**TASK 1**
Repeat a passage from the thread about barriers to building a search engine word for word. Begin at the words "The main barriers" and stop after "to pass unfortunately.".
**TASK 2**
Finish out the next part of the thread about barriers to building a search engine, picking up after its last sentence.

::: EXCERPT PROVIDED

← Back to context

Comment by serial_dev

3 days ago

The main barriers for me would be:

1. Why? Who would use that? What’s the problem with the other search engines? How will it be paid for?

2. Potential legal issues.

The technical barriers are at least challenging and interesting.

Providing a service with significant upfront investment needs with no product or service vision that I’ll likely to be sued for a couple of times a year, probably losing with who knows what kind of punishment… I’ll have to pass unfortunately.

1. It'd be for the scientific community (broadly-construed). Converting media that is currently completely un-indexed into plaintext and offering a suite of search features for finding content within it would be a game-changer, IMO! If you've ever done a lit review for any field other than ML, I'm guessing you know how reliant many fields are on relatively-old books and articles (read: PDFs at best, paper-only at worst) that you can basically only encounter via a) citation chains, b) following an author, or c) encyclopedias/textbooks.

::::::
::: DATA RECORDS

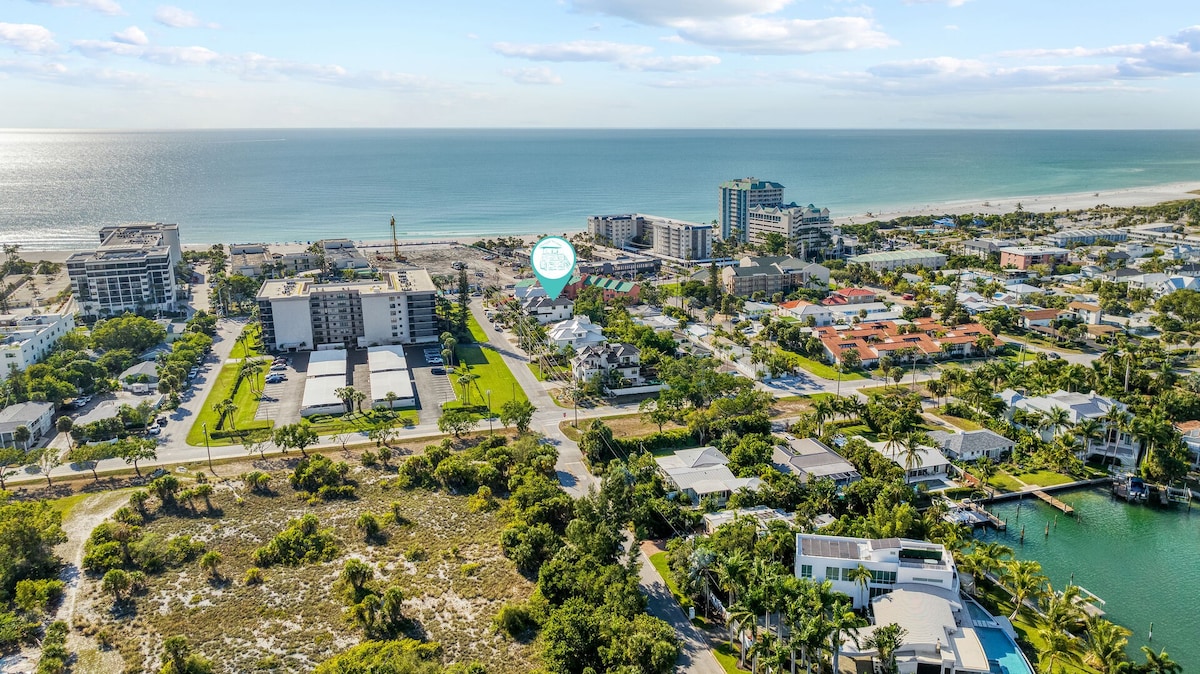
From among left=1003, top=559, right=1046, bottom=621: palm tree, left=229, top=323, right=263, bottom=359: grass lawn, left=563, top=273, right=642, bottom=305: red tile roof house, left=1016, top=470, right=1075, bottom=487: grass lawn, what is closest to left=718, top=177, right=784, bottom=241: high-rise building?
left=563, top=273, right=642, bottom=305: red tile roof house

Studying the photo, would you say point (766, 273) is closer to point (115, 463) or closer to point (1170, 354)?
point (1170, 354)

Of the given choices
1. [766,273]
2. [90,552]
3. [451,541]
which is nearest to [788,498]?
[451,541]

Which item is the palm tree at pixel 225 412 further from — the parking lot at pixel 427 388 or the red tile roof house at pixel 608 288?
the red tile roof house at pixel 608 288

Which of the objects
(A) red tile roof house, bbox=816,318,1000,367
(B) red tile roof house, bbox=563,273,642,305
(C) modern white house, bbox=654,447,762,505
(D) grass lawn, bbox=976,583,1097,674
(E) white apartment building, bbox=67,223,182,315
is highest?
(E) white apartment building, bbox=67,223,182,315

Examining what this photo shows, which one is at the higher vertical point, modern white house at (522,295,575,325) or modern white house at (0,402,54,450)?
modern white house at (522,295,575,325)

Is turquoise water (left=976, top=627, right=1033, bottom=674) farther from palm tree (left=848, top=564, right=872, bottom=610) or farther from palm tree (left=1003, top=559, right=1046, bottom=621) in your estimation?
palm tree (left=848, top=564, right=872, bottom=610)

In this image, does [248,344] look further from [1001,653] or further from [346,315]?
[1001,653]

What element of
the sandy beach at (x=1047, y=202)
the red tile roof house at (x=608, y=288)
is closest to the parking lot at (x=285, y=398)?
the red tile roof house at (x=608, y=288)
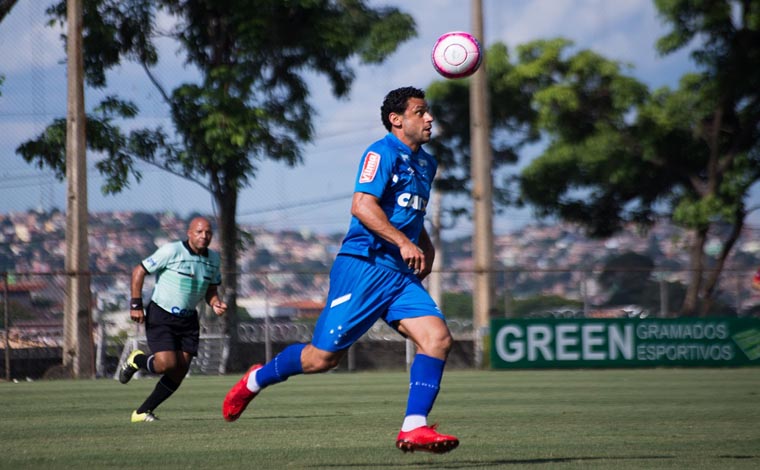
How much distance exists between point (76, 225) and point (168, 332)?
1306 cm

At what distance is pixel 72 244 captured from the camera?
23.6 metres

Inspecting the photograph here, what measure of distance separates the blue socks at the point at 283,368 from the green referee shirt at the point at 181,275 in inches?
145

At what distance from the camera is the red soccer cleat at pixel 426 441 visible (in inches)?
266

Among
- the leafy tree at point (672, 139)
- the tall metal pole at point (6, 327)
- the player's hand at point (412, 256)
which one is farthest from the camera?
the leafy tree at point (672, 139)

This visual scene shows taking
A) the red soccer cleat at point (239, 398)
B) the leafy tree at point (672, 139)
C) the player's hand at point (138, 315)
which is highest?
the leafy tree at point (672, 139)

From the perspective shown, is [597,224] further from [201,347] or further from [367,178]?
[367,178]

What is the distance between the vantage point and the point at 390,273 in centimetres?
736

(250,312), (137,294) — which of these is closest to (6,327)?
(250,312)

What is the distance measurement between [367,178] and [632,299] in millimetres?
29067

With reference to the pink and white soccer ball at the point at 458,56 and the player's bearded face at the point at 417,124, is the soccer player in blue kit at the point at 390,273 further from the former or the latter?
the pink and white soccer ball at the point at 458,56

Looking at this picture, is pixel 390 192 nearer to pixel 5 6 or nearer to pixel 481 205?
pixel 481 205

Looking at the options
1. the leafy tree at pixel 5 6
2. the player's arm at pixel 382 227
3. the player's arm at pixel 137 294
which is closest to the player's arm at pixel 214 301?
the player's arm at pixel 137 294

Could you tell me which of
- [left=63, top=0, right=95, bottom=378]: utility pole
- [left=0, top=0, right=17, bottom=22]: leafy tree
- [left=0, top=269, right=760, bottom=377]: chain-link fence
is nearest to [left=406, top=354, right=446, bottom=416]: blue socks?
[left=0, top=269, right=760, bottom=377]: chain-link fence

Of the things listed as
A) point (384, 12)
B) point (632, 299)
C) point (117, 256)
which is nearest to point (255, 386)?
point (117, 256)
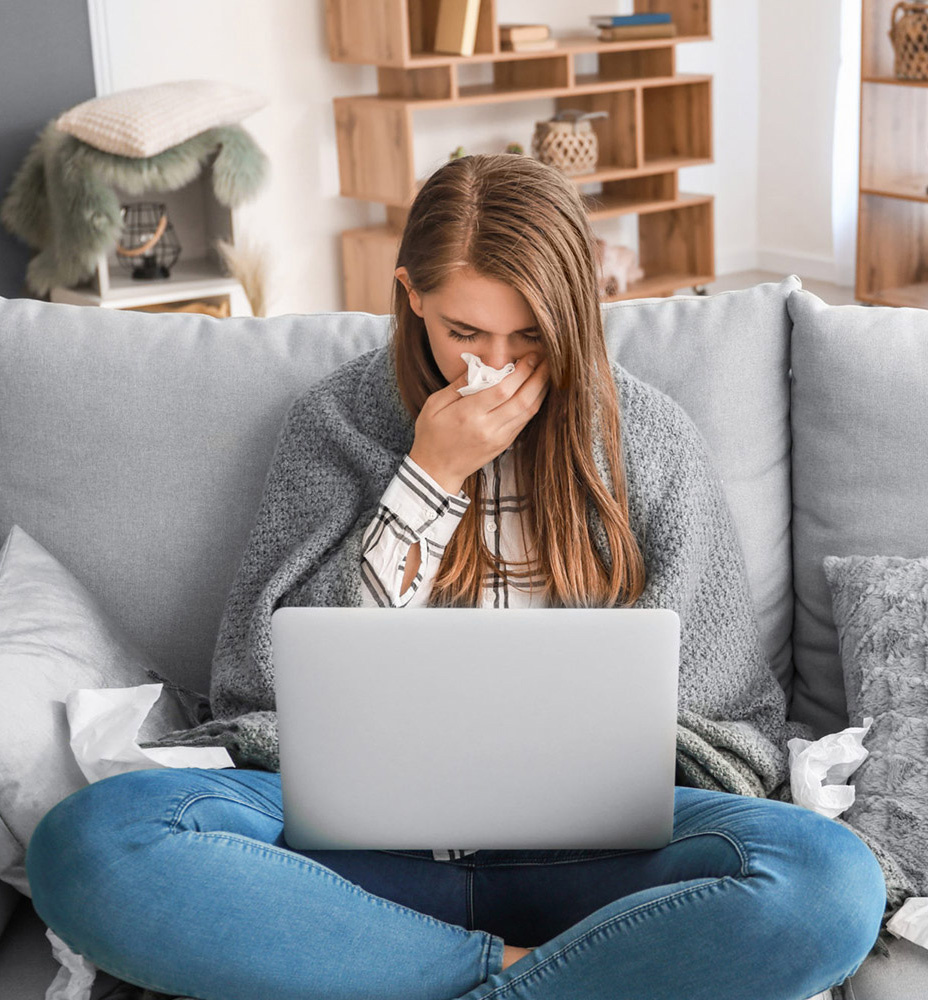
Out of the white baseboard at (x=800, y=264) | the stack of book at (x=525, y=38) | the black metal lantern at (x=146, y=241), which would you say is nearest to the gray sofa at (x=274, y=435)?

::::::

**FINAL ANSWER 1**
The main barriers for me would be:

1. Why? Who would use that? What’s the problem with the other search engines? How will it be paid for?

2. Potential legal issues.

The technical barriers are at least challenging and interesting.

Providing a service with significant upfront investment needs with no product or service vision that I’ll likely to be sued for a couple of times a year, probably losing with who knows what kind of punishment… I’ll have to pass unfortunately.

**FINAL ANSWER 2**
2. I really don't see how this could ever lead to any kind of legal issue. You're not hosting any of the content itself, just offering a search feature for it. GoodReads doesn't need legal permission to index popular books, for example.

In general I get the sense that your comment is written from the perspective of an entrepreneur/startup mindset. I'm sure that's brought you meaning and maybe even some wealth, but it's not a universal one! Some of us are more interested in making something to advance humanity than something likely to make a profit, even if we might look silly in the process.

  • > I really don't see how this could ever lead to any kind of legal issue. You're not hosting any of the content itself, just offering a search feature for it.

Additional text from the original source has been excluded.